Big Kindle Goes to School (Shrug)

The launch of Big Kindle looks like another round in the continuing Apple vs Amazon cage fight. Amazon looks to be on the defensive as they rush out a larger version of the Kindle for the education market in advance of Apple's proposed Tablet PC. Jobs may think that people don't read but he does know that children are educated, and education is an arena Apple has traditionally done well in. The developing convergence of education and book e-commerce is what Amazon may see as a threat: A captured market of educational materials that, should Apple enter with a tablet PC type device, Amazon could be locked out of.

For Amazon however, Big Kindle will still be giggled over by those in Cupertino. Will the Apple tablet be any better? It is certain to have a far better form factor. Whether it will be expressly suited to delivering educational content in a dynamic and forward thinking manner remains to be seen. That is certainly not within the capabilities of Big Kindle.

Several universities participated in the launch of Big Kindle and the hype around the launch hid a troubling question; namely, why these schools were in-bed with the retailer at all? On a list serve I questioned,
Don't the participating universities appear to be endorsing a hardware platform (not to mention a specific retail channel). You could argue (possibly strongly) that allowing the bookstore to be managed by B&N or Follett or even the adoption of college textbooks themselves to be little different; however, doesn’t the changed paradigm suggest an opportunity to operate on a more open field of play or is this more of the same leading to more student frustration, higher prices and deadened innovation in education?
In other words, why would the universities want to continue the (essentially) old way of doing business when most observers believe we are on the cusp of a renaissance in educational learning. The Kindle doesn't do multimedia, it doesn't do color and most importantly it doesn't do networking because the Kindle is a closed system. This is a short sighted collaboration between schools and Amazon that doesn't really suggest any major change.

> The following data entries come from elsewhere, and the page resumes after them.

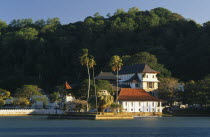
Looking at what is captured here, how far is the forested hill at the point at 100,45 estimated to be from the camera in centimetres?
14162

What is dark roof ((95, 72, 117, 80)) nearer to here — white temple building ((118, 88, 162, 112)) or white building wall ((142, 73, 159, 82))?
white building wall ((142, 73, 159, 82))

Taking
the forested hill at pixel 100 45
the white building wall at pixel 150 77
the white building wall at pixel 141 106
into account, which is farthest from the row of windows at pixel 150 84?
the forested hill at pixel 100 45

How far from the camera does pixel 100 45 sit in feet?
557

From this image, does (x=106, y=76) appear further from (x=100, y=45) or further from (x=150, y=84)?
(x=100, y=45)

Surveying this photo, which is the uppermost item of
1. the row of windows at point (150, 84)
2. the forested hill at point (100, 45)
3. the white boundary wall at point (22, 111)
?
the forested hill at point (100, 45)

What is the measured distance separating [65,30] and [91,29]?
42.4ft

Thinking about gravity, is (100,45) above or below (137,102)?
above

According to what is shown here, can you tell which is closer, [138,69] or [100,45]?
[138,69]

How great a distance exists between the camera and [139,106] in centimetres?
9912

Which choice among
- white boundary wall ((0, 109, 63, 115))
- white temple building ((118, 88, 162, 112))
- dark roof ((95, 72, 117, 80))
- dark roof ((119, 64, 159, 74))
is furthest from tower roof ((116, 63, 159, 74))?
white boundary wall ((0, 109, 63, 115))

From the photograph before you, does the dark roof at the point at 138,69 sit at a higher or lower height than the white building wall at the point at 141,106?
higher

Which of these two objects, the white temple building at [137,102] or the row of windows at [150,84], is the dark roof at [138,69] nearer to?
the row of windows at [150,84]

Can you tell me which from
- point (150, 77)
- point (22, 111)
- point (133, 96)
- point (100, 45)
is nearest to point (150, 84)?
point (150, 77)

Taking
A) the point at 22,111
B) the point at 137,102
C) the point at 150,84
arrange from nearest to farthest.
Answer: the point at 137,102 → the point at 22,111 → the point at 150,84
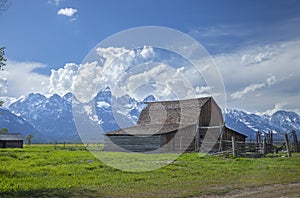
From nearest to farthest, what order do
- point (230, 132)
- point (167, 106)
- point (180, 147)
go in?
point (180, 147)
point (230, 132)
point (167, 106)

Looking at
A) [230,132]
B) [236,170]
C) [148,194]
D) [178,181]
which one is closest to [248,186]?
[178,181]

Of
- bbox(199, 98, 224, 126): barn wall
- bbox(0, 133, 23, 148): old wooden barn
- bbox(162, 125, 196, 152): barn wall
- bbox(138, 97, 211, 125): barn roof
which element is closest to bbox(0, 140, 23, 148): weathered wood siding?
bbox(0, 133, 23, 148): old wooden barn

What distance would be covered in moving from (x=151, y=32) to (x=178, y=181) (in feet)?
40.9

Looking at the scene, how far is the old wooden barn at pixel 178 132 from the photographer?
46781 mm

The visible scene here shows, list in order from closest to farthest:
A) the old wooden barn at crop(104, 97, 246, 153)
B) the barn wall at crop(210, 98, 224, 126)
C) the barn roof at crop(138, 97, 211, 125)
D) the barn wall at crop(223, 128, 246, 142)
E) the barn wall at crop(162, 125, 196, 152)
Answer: the old wooden barn at crop(104, 97, 246, 153) → the barn wall at crop(162, 125, 196, 152) → the barn wall at crop(223, 128, 246, 142) → the barn roof at crop(138, 97, 211, 125) → the barn wall at crop(210, 98, 224, 126)

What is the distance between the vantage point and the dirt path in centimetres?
1264

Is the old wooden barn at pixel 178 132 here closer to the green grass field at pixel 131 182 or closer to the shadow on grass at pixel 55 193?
the green grass field at pixel 131 182

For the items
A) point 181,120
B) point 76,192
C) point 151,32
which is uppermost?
point 151,32

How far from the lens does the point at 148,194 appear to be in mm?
13148

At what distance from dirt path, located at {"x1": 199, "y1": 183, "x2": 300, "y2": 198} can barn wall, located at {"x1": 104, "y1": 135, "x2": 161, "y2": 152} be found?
32108mm

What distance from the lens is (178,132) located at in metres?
47.5

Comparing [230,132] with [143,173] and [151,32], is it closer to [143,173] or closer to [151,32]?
[151,32]

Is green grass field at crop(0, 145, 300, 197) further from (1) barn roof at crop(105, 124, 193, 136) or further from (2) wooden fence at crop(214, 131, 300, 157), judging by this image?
(1) barn roof at crop(105, 124, 193, 136)

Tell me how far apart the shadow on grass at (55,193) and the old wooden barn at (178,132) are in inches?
1230
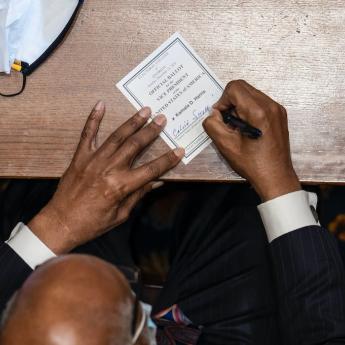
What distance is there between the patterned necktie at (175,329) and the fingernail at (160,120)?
16.6 inches

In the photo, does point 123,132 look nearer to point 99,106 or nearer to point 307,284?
point 99,106

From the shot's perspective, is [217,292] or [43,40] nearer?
[43,40]

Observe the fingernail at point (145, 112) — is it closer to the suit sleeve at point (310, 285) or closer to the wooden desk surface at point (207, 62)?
the wooden desk surface at point (207, 62)

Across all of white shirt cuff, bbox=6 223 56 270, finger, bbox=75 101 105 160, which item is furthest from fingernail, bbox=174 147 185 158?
white shirt cuff, bbox=6 223 56 270

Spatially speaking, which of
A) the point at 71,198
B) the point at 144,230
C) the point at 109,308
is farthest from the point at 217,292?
the point at 109,308

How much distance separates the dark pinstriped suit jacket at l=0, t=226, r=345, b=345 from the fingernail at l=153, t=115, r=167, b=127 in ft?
0.95

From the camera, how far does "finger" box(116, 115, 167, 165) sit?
958 millimetres

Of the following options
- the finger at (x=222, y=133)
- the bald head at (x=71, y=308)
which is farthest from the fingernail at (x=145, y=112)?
the bald head at (x=71, y=308)

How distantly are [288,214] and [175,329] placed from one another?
358 millimetres

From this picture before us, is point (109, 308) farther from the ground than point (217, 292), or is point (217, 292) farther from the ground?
point (109, 308)

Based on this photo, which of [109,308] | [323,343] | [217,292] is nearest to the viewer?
[109,308]

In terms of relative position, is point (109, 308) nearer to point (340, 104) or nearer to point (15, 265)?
point (15, 265)

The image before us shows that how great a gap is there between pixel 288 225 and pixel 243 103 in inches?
9.0

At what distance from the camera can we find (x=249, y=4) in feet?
3.26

As I thought about the Big Kindle development it struck me that there could still be a more interesting development. Content media companies suddenly developing a hardware delivery platform are growing like weeds from NewsCorp to Hearst, and there could be an opportunity for collaboration between the news/magazine world and education. What if CourseSmart or Safari joined one of these efforts? That would be a far more interesting and potentially game changing development than selling text book content on a Big Kindle. By definition, the hardware to support a digital magazine will be capable of all the aspects necessary in delivering a changed educational experience.

Will that happen? As it turns out some of the partners involved in CourseSmart are also participating in the Big Kindle roll out; but, what is CourseSmart if it isn't a new way to deliver educational materials to learners? That doesn't seem to be what students will be getting with Big Kindle. There may be all kinds of reasons why CourseSmart (or even an publisher themselves) won't be launching a device: The predominant reason may be the amount of print revenue tied to Amazon, and therefore from my perspective Big Kindle and education is more about marketing hype than anything fundamental. We await more developments with keen interest.

1 comment:

Anonymous said...

There is still the issue of Digital Rights Management (DRM) and all the hype/scare with piracy. If someone breaks the code once and networking is allowed on the device, then this file could be distributed and copied quite easily to any other device out there, be it a computer, tablet, Iphone or Kindle.

I think that this article speaks the truth; the educational experience needs a shift in its paradigm. And it is great to throw out all these ideas of networking and multimedia but the publishing companies will never go for it. There are 3-4 main publishers (depending on who you talk to) that have a monopoly on the market; so why would they take such a risk?